Are Havachons Hypoallergenic?
"This post contains affiliate links and I will be compensated if you make a purchase after clicking on my links."
Having allergies suck, plain and simple. It’s even worse if you are an avid lover of animals, but their hair and dander make you sneeze, and your sinuses flare up. Thankfully, if you suffer from allergies but still want a fluffy companion, you can look for hypoallergenic breeds. There are a plethora of hypoallergenic dog breeds like the Poodle, Yorkshire Terrier, and the Schnauzer. That’s all well and good, but you might have your eye on a specific breed like a Havachon, but are they hypoallergenic?
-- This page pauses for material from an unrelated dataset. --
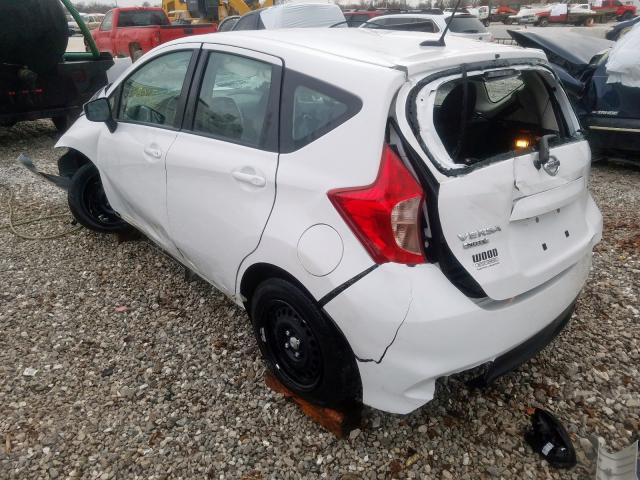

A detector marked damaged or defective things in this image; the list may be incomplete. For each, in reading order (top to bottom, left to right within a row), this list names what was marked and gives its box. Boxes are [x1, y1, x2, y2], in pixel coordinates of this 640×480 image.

damaged rear of car [510, 30, 640, 165]
torn bumper cover [324, 253, 596, 414]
Havachons are a hypoallergenic dog breed because they have a tendency to have minimal shedding. Havachons also shed small amounts of dander, which solidifies them as a hypoallergenic breed. However, being hypoallergenic is not their only trait! They are gorgeous little teddy bears that are filled with love. They are energetic when you are in the mood to play, but their favorite pastime is lounging around the house with their owner by their side.
Havachons are a loving breed that works great with kids of all ages. They are an excellent choice for first-time owners because they are intelligent and eager to please, making training a breeze.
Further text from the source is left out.